The headline reads “Document reveals RCMP strategy for possible ‘flood of foreign fighters’ fleeing Mosul offensive.” I think it is supposed to make me feel safer.
I am pleased to read that the Royal Canadian Mounted Police (RCMP) are prepared to deal with returning fighters. I would expect no less of our national police force. And I am not surprised that they have identified 180 Canadians described as “active in terrorism” who are overseas, including 100 in Iraq and Syria. Not to mention the 60 who have returned to this country that they are keeping an eye on.
What I don’t understand is the reluctance, either on the force’s part or the journalist’s, to do a bit more to identify these fighters who may be returning to Canada soon. Not their names (which would be contrary to Canadian privacy laws anyway), but what motivates them. I gather they are not people who have been making their living on the European professional boxing circuit, not that kind of fighter.
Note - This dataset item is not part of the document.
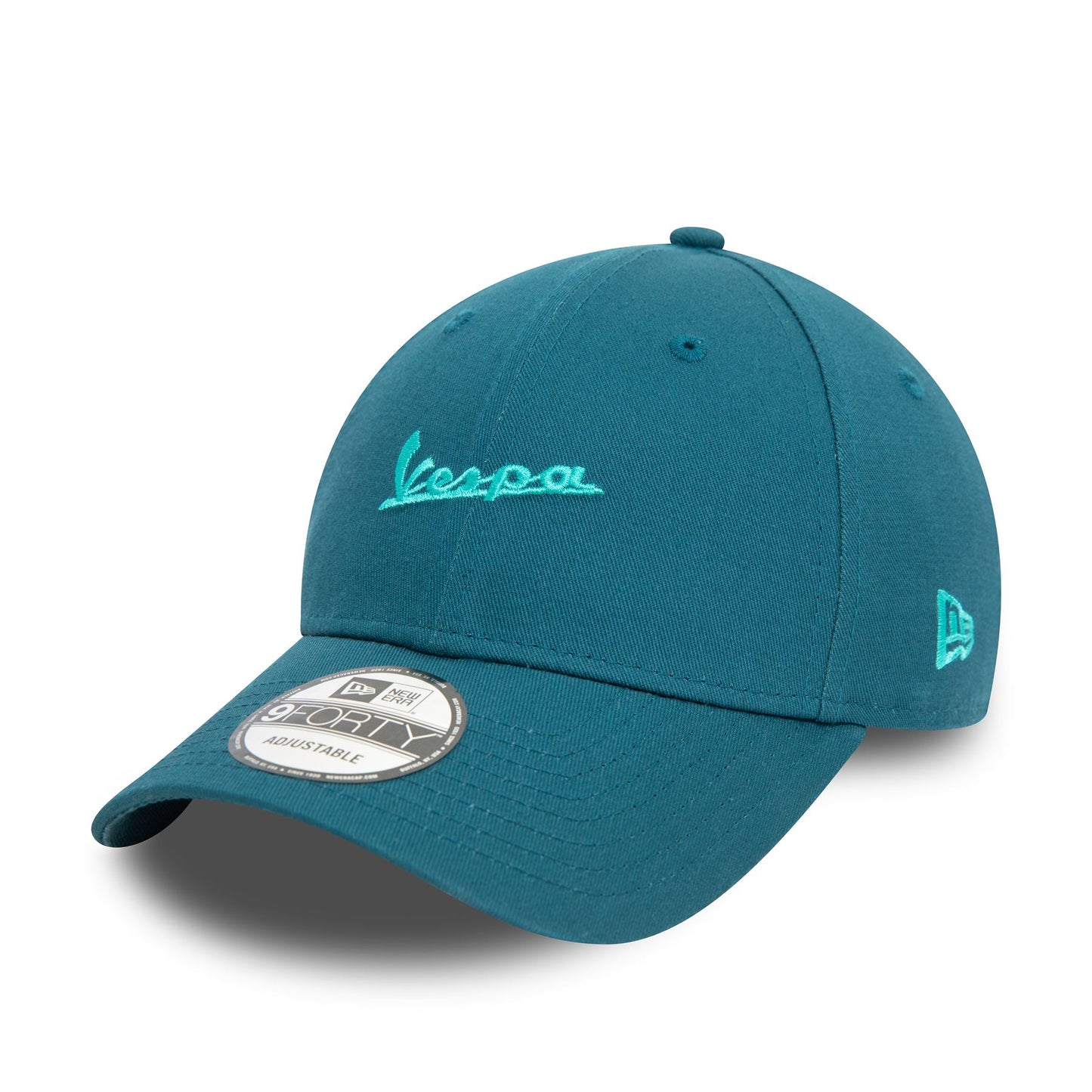 New Era Mens 9Forty Cap ~ Vespa blue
But what are they?
The article gives some hints: the people being tracked are expected to return to Canada from Iraq and Syria. We know what type of conflict is happening there. One assumes then that they have been fighting not in a boxing ring. There is concern that they have been “radicalized,” which suggests they have been fighting for Islamic forces of one side or another. (I guess the ones who haven’t gone to take part in the conflict because they are “radicalized” are merely mercenaries. But last I heard ISIS wasn’t paying that well, at least not by Canadian standards. They’ve had budget cutbacks as they have lost territory and world oil prices have dropped.
I understand the sensitivities, but to me this is political correctness run amok. What have these people been “radicalized” into? Are we afraid to say it?
Many years ago in school I learned that the root of the word radical was the Greek word “radix” which means “root” in English. So apparently the concern is that these fighters have returned to their roots. What roots? The Mackenzie-Papineau Battalion notwithstanding, it is not normative Canadian behavior to pack your things to take part in someone else’s military action. The government and the police are right to be concerned. You would think, given the geographical area involved, that they could bring themselves to use the word jihadi or Muslim.
So why not call a spade a spade? Drop the political correctness. The RCMP are concerned that 180 Canadians living overseas, and 60 in Canada, may be turning to a radical form of Islam that could lead to them committing terrorist attacks at home. They may have become Islamic jihadis seeking to impose their values on others through violence.
Was that hard to say? I understand the theological issues probably better than the RCMP – when you suggest that ISIS recruits are “radicalized” you are suggesting that ISIS and its actions is indeed true Islam. But not all Muslims share that viewpoint, which most people understand without the need to say it.
Whether it was the media or the RCMP who tried to pretend that religion doesn’t factor into this situation is I suppose irrelevant in the end. The new article makes both look silly. Canadians aren’t that stupid, we know what “radicalized” means.
The Muslims I know wish those radicals would find a new name for themselves because they don’t share the same values. They are tired of always having to explain how they are not like that.
As a Christian I understand that feeling. Too often I have been called upon to defend those who have acted in the name of Christ in ways that are contrary to Scripture. I’m not sure people understand when I say “I’m a Christian, but I’m not like that.” Bruce Cockburn wrote a song about that feeling.
It’s probably tougher for Muslims. At least Christian can point at the life and ministry of Jesus and his words of peace and non-violence. Not that easy to do with Mohammed.